There are a few interesting things in this paper. Firstly texturing:
[The px3d] Reads 40 million unrotated texels per second. Rotations around the Y-axis and, to a larger extent. the Z-axis cause texture cache misses, with larger rotations causing more misses.
40million texels is very very few (a texel is a texture pixel). And thats a peak figure. The rotations make things worse, the worst case being rotations around Z or spinning an image. Actually, four texels are usually required to render a single pixel on the screen as hardware does a weighted average four texels to get the best colour.

The practical upshot of this is, as the paper says:
The 3D device cannot render at full screen at 60 fps when the display is
1920x1080, but can only do it at about 15 fps. Instead, the 3D device could render
to a quarter the display size (960x540), and have the 2D device scale it vertically to
960x1080 with filtering.
And thats without "excessive" use of transparency, rotations or even scaling. In other words, if we don't actually use much 3D.

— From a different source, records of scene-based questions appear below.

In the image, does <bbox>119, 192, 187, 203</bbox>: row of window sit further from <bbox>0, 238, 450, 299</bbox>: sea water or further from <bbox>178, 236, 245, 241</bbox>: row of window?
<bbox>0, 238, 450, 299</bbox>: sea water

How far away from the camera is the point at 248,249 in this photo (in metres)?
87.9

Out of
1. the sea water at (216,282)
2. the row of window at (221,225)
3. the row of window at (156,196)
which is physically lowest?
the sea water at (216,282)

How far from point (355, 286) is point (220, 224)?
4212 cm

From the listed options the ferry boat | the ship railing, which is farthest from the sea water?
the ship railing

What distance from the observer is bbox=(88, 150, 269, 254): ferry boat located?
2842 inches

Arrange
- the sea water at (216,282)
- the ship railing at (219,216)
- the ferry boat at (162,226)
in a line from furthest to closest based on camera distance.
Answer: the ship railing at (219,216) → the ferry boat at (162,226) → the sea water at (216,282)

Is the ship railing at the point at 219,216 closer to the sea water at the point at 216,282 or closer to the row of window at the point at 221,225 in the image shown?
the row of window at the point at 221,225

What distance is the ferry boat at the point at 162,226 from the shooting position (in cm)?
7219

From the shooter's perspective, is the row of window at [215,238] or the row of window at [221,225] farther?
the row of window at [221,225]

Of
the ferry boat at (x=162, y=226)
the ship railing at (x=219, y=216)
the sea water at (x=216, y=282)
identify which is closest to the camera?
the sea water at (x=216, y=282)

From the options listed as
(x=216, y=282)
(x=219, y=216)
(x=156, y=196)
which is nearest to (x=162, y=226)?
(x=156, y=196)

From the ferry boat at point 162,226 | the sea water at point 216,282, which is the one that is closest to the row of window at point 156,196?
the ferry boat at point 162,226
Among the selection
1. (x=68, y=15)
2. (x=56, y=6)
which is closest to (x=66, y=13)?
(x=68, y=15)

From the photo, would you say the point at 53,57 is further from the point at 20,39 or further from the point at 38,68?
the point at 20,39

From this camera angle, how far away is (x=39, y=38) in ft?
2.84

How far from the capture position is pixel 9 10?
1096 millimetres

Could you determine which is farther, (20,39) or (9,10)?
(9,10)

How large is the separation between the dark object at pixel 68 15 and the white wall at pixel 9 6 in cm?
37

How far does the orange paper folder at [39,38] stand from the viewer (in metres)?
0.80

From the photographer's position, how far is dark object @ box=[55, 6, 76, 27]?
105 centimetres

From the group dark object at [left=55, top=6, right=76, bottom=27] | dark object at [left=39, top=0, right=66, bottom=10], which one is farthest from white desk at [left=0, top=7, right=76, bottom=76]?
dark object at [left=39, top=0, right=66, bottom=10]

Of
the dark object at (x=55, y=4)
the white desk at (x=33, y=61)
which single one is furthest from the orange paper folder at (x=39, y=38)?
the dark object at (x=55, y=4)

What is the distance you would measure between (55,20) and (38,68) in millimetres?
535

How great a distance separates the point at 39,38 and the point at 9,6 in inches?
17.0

The px3d quoted in the paper is used in the 7400 device but has been improved for later Broadcom chipsets. Nontheless, the barriers still exist, as this is essentially the same architecture, and even in newer BCM devices, in my opinion, expert design is required to get 60fps out of the device in full screen 3D. For the time being , as the paper says, 3D rendering should be limited to small areas of the screen. The image below illustrates that:

The blitter is much faster at filling, even greater than ten times faster when scaling is used! However with a more modest goal of 20-30fps, no transparency, only small amounts of rotation and rendering at 1/4 full HD and using the blitter to scale, full screen 3D can be achieved. I'm a purist from the graphics world, not DTV, and maintain that full screen 3D at 20fps is a painful, to be avoided experience. It never ceases to amaze me the happiness some DTV folks show when their 3d user interfaces run at 10fps and cause me a headache in minutes.